Pourquoi la Cour de cassation a dû se prononcer sur un mariage homosexuel
Dominique, de nationalité française, et Mohammed, qui est marocain, ont dû attendre 18 mois avant de voir leur mariage validé.
Dernier épisode d'une longue bataille judiciaire. La Cour de cassation a validé le mariage d'un couple homosexuel franco-marocain, mercredi 28 janvier. Dominique et Mohammed ont dû attendre un an et demi et gravir chaque échelon de la justice française avant de voir leur union validée. Explications.
Un couple franco-marocain pacsé
Ils se gardent de révéler leurs noms, leurs professions et restent discrets, de crainte d'être harcelés. Dominique, âgé d'une cinquantaine d'années, est français. Mohammed, plus jeune, est marocain. Ils vivent ensemble "depuis un bon bout de temps", écrivaient-ils sur le Huffington Post, et sont pacsés depuis le 11 mars 2013.
Ils devaient se marier le 14 septembre 2013, mais leur union est ensuite restée suspendue aux décisions de justice, jusqu'à celle de la Cour de cassation, ce mercredi.
Une convention binationale critiquée
Deux documents sont à l'origine de leurs tourments. Le premier est une convention bilatérale franco-marocaine, ratifiée en 1981 et relative "au statut des personnes et de la famille et à la coopération judiciaire". Cette convention dispose qu'en cas de mariage franco-marocain, chacun des deux membres du couple doit se conformer aux lois de son pays. Or, la loi marocaine interdit le mariage entre deux personnes de même sexe.
Le deuxième document, appelé "circulaire Taubira", date de mai 2013. Il rappelle notamment les "conditions de fond du mariage" et leurs exceptions (Art. 202-1 alinéa 1er du Code civil, page 4 de ce PDF). Il rappelle que "les conventions ont une valeur supérieure à la loi" et que, par conséquent, la convention signée entre la France et le Maroc interdit à un maire français de célébrer des mariages homosexuels franco-marocains.

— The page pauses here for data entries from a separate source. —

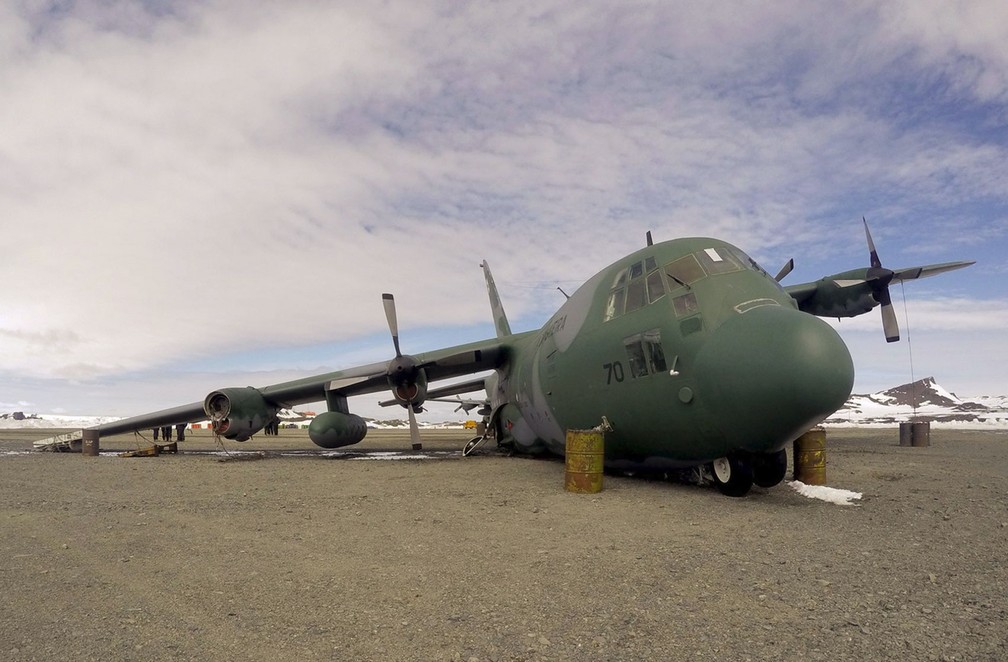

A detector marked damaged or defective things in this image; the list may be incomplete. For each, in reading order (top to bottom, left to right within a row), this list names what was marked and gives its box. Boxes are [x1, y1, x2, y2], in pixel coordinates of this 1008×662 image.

yellow rusty barrel [564, 430, 604, 492]
damaged landing gear [708, 452, 788, 498]
yellow rusty barrel [796, 428, 828, 486]
yellow rusty barrel [908, 422, 932, 448]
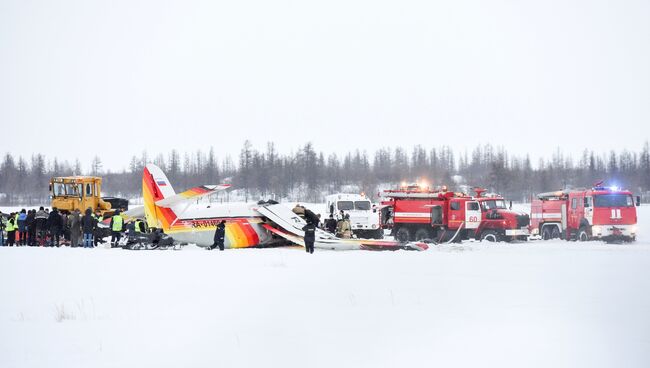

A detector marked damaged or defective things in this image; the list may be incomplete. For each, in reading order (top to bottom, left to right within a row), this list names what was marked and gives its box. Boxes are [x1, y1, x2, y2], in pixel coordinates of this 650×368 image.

crashed airplane [138, 164, 426, 250]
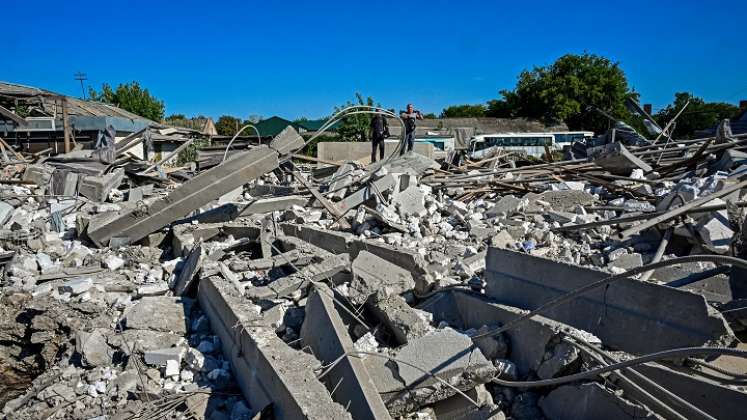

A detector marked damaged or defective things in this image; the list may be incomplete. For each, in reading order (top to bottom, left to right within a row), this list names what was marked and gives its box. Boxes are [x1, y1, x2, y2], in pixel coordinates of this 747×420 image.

broken concrete slab [87, 147, 280, 248]
broken concrete slab [197, 276, 352, 420]
broken concrete slab [300, 282, 392, 420]
broken concrete slab [350, 249, 414, 306]
broken concrete slab [486, 248, 736, 352]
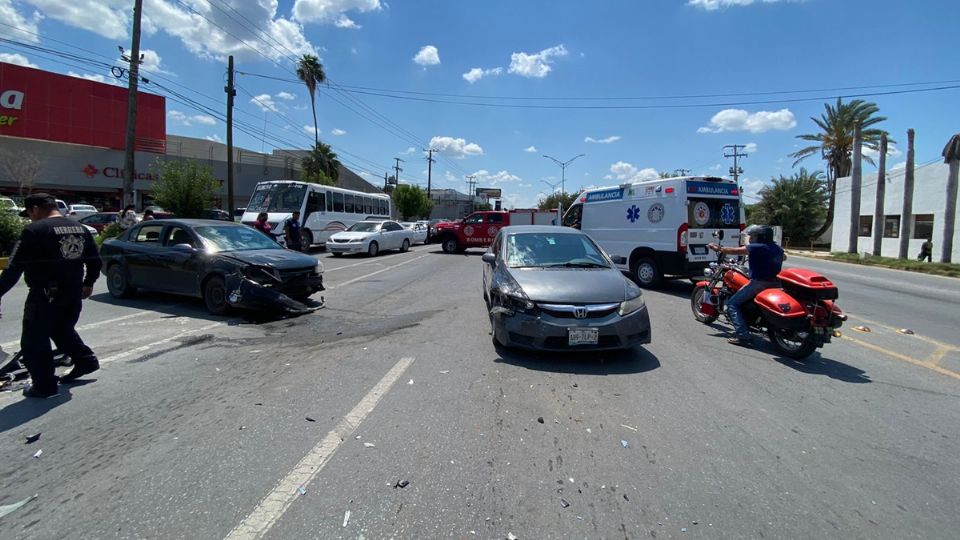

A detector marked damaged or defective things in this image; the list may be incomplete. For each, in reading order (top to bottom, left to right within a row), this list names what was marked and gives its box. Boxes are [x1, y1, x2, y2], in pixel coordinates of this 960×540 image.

damaged gray honda sedan [102, 217, 322, 314]
damaged silver sedan [101, 217, 324, 314]
crumpled front bumper [223, 274, 324, 316]
damaged gray honda sedan [480, 226, 652, 352]
damaged silver sedan [480, 226, 652, 352]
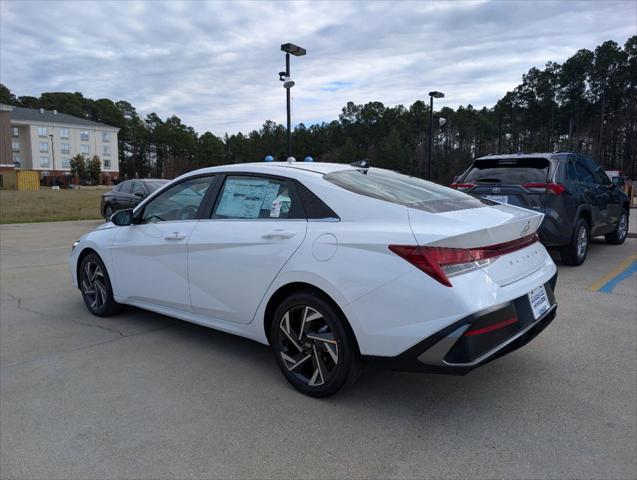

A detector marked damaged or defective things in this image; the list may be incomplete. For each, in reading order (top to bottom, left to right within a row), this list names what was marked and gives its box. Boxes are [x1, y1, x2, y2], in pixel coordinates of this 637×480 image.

pavement crack [0, 288, 126, 338]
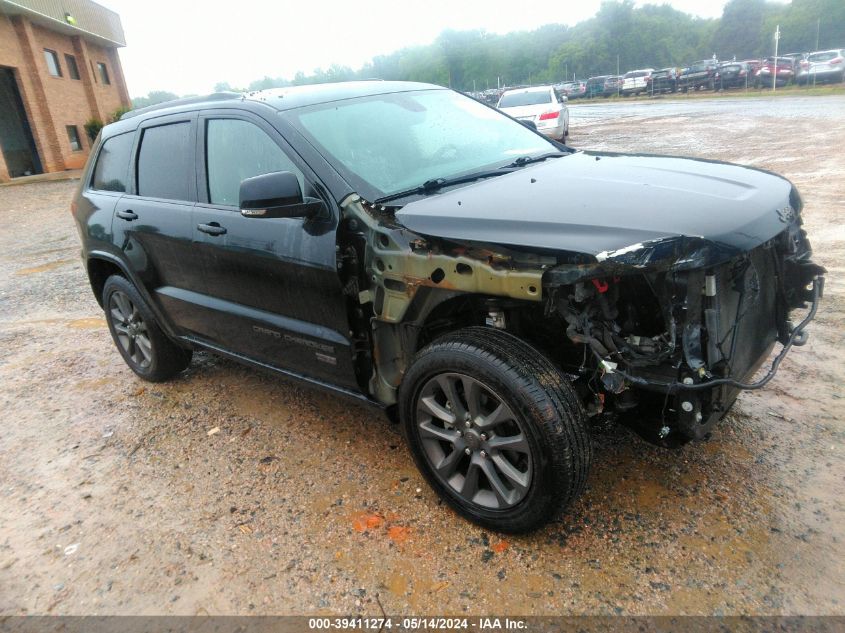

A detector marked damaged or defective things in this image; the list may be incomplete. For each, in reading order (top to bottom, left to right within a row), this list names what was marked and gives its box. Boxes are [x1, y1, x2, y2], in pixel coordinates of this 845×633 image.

crumpled hood [392, 152, 796, 266]
damaged front end [540, 220, 824, 442]
front bumper area damage [540, 225, 824, 442]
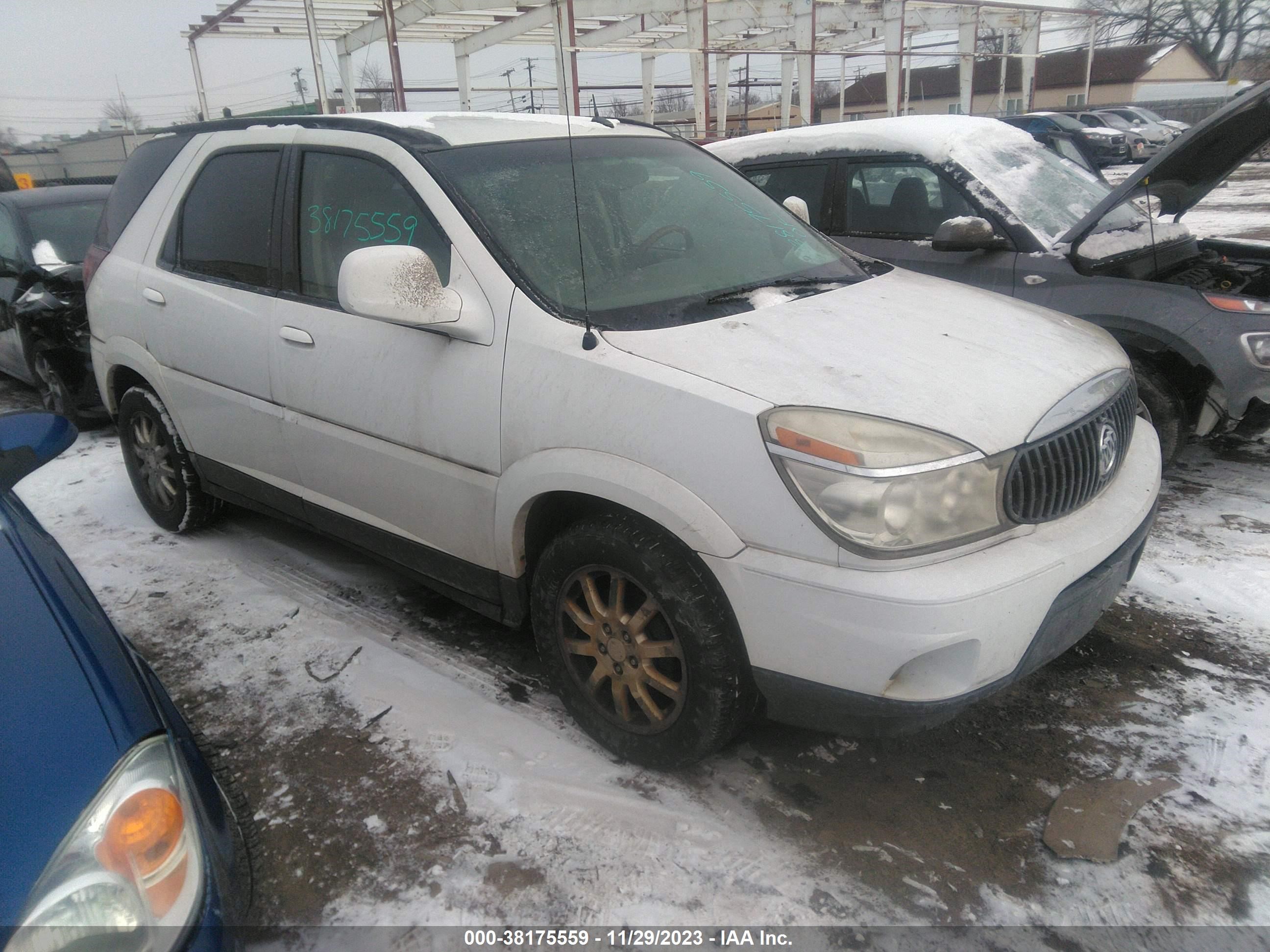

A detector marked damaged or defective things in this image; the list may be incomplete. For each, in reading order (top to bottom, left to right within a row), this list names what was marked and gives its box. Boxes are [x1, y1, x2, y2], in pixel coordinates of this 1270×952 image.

rusty alloy wheel [557, 568, 690, 733]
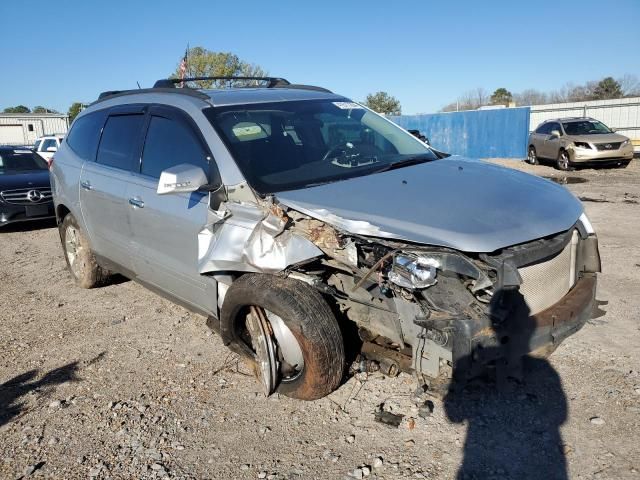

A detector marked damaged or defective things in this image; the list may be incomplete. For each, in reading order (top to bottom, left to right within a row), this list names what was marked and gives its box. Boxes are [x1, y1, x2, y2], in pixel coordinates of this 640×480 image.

exposed front tire [524, 146, 540, 165]
exposed front tire [556, 151, 572, 173]
exposed front tire [59, 214, 110, 288]
damaged front end [201, 194, 600, 394]
exposed front tire [222, 274, 348, 402]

"Cette convention dit que la France s'engage à appliquer les dispositions de la loi marocaine pour les mariages célébrés en France, conteste Me Besson, l'avocat du couple. Ça n'a pas de sens ! Car la loi marocaine interdit le mariage entre une musulmane et un non-musulman. Vous vous imaginez appliquer ça en France ?"
Dix autres pays sont concernés : Pologne, Bosnie-Herzégovine, Monténégro, Serbie, Kosovo, Slovénie, Tunisie, Algérie, Laos et Cambodge.
Un mariage contesté, puis validé, puis contesté...
A l'été 2013, Dominique et Mohammed préparent leur mariage, font publier les bans, consultent un avocat spécialisé dans le droit des étrangers, afin de traiter les tâches administratives. Mais le 12 septembre, deux jours avant le rendez-vous devant le maire, le procureur de Chambéry s'oppose à l'union, invoquant la "circulaire Taubira". C'est le début de 18 mois de parcours judiciaire.
Le couple saisit alors la justice. Pour la première fois, un tribunal de grande instance doit se prononcer sur le mariage d'un Français et d'un étranger. Le tribunal de Chambéry leur donne raison le 11 octobre 2013. Trois jours plus tard, le parquet fait appel, arguant que "les conventions internationales régulièrement ratifiées ont une autorité supérieure à la loi, conformément à l'article 55 de la Constitution".
C'est alors que l'avocat du couple écrit à la ministre de la Justice, appelant à sa bienveillance, afin qu'elle lève l'appel du parquet. Christiane Taubira n'intervient pas, mais la cour d'appel de Chambéry autorise à son tour Dominique et Mohammed à se marier. Ce qu'ils font, en novembre, tandis que le parquet général forme un pourvoi devant la Cour de cassation, plus haute instance juridique de France. Là, l'avocat général près la Cour de cassation, Jean-Dominique Sarcelet estime que la convention passée entre la France et le Maroc est "manifestement incompatible avec le nouvel ordre public français".
Vers une jurisprudence Dominique et Mohammed ?
La Cour de cassation a tranché : elle valide l'union et rappelle que l'article 4 de la convention franco-marocaine prévoyait que la loi d'un des deux pays pouvait être écartée lorsqu'elle était "manifestement incompatible avec l'ordre public". Or, l'ordre public est un ensemble de règles relatives à l'organisation de la nation, l'économie, la morale, la santé, la sécurité, la paix publique, ainsi que les droits et libertés essentielles de chaque individu. Pour la Cour, la liberté de se marier est bien un droit fondamental, qui a été ouvert en France aux couples de même sexe depuis la loi du 17 mai 2013.
Cet arrêt de la Cour de cassation entre désormais dans la jurisprudence, qui pourra être invoquée par d'autres couples homosexuels binationaux.